§ What you are asked to do
Reproduce, word for word, everything in the account of the murder of Pascasio Báez from "Pascasio Ramón Báez" down to "1960s and 1970s.".

----- Given passage -----

- Location: Maldonado Department, Uruguay
- Date: 21 December 1971
- Attack type: Kidnapping; Murder;
- Perpetrators: MLT–Tupamaros

= Murder of Pascasio Báez =

Pascasio Ramón Báez Mena (22 February 1925 – 21 December 1971) was a Uruguayan rural worker who was murdered by the National Liberation Movement – Tupamaros, a far-left urban guerrilla group. His killing shocked Uruguayan society and became a symbol of the turmoil and insurgent violence that the country experienced in the 1960s and 1970s.

== Background ==
Baéz was born in the rural area of the Department of Maldonado, the second of three children and only son of Dagoberto Báez and Margarita Pascasia Mena. By 1971, he lived in the city of Pan de Azúcar with his wife Alejandrina Garrido and their children, and made a living working in the fields as a ranch hand and as a bricklayer. Garrido died on December 23, 1971, a week after her husband's kidnapping.

== Kidnapping and murder ==
On the morning of December 11, 1971, Baéz went to the countryside to retrieve a mare that had escaped. The animal was owned by two neighbors, who had hired him to herd it in a neighboring field. Due to a storm the night before, the fence that separated the large Espartacus ranch, located at kilometer 112.550 of Route 9, had been blown down, allowing the mare to enter the property.

While Báez was walking through the ranch, he inadvertently encountered a "tatucera" (Note: The term 'tatucera' derives from 'tatú,' the name used in Uruguay for the armadillo species Dasypodidae, which burrows underground.) — an underground hideout used by members of the MLN–Tupamaros. Upon being observed by the revolutionaries, he was coerced into descending into the hideout, which functioned as a weapons depot, out of concern that he might alert the authorities to their presence. There, he was detained and subjected to interrogation, before being kept in a sedated state.

----- Data section -----

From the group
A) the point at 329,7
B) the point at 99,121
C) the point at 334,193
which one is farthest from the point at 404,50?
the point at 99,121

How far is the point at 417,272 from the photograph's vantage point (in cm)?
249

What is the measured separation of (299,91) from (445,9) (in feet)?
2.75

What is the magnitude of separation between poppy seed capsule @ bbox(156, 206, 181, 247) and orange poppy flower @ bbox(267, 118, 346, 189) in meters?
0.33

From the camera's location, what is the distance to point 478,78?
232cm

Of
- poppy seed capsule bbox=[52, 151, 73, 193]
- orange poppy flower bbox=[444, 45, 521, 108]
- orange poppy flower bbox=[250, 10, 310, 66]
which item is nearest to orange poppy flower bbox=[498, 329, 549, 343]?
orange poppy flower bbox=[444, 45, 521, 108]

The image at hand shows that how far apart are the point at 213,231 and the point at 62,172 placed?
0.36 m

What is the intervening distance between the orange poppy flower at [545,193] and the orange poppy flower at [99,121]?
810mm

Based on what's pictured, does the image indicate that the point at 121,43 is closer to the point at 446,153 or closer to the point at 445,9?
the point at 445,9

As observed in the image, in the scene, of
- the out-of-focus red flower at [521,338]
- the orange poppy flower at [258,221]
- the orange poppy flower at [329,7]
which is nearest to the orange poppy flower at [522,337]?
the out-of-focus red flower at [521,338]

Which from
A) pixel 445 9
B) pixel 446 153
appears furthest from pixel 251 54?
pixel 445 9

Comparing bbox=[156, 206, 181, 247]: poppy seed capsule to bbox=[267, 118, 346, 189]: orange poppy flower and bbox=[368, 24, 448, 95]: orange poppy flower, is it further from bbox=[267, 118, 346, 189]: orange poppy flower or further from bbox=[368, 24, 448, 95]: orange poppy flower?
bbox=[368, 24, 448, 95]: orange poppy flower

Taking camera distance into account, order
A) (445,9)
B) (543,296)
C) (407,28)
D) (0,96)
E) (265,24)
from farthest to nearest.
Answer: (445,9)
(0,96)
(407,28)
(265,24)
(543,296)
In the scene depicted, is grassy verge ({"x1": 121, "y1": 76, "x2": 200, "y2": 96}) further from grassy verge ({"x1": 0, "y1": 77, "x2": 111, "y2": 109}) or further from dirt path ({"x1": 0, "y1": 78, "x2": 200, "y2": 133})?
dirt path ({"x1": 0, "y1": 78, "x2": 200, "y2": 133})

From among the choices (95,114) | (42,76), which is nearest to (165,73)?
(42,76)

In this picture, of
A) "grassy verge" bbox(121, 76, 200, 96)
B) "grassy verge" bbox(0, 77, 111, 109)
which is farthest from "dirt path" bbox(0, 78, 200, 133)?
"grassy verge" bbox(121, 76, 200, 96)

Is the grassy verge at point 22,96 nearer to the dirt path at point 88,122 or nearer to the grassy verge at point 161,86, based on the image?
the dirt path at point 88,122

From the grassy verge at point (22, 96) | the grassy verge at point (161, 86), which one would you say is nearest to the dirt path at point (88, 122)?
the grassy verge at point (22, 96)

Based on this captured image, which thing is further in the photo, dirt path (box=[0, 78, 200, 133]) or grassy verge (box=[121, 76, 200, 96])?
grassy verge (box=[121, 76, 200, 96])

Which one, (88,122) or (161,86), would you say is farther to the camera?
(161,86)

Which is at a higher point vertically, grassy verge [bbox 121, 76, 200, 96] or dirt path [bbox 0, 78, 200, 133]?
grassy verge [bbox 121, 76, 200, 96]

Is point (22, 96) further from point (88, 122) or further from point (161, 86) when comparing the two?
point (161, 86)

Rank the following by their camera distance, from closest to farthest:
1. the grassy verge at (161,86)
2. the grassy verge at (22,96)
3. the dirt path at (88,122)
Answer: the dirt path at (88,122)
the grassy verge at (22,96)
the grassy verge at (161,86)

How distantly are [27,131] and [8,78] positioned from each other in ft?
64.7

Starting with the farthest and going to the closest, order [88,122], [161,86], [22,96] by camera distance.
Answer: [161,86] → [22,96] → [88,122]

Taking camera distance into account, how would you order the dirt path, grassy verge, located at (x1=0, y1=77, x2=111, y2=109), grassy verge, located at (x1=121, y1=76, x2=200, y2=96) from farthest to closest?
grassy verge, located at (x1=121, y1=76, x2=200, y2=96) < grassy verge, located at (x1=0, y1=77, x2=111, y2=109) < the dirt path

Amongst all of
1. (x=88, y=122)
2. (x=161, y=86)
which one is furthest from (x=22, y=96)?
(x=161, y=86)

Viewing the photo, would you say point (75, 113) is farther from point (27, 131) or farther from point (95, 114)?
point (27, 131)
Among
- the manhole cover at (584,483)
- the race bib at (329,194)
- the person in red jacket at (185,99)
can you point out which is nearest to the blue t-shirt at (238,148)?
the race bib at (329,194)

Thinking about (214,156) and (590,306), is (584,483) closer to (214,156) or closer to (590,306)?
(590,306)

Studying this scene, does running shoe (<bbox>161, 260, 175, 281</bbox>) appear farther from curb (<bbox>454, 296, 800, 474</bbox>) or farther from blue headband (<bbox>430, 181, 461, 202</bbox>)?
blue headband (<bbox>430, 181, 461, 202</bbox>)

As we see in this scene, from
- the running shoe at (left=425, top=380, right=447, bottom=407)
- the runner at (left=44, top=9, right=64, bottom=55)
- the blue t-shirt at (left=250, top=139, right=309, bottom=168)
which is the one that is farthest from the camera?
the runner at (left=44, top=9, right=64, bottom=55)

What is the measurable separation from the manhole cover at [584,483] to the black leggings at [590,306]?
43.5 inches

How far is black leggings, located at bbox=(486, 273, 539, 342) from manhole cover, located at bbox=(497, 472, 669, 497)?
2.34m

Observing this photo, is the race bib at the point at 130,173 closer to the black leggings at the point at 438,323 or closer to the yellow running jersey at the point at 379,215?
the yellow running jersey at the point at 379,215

-----

§ Result of the exercise
Pascasio Ramón Báez Mena (22 February 1925 – 21 December 1971) was a Uruguayan rural worker who was murdered by the National Liberation Movement – Tupamaros, a far-left urban guerrilla group. His killing shocked Uruguayan society and became a symbol of the turmoil and insurgent violence that the country experienced in the 1960s and 1970s.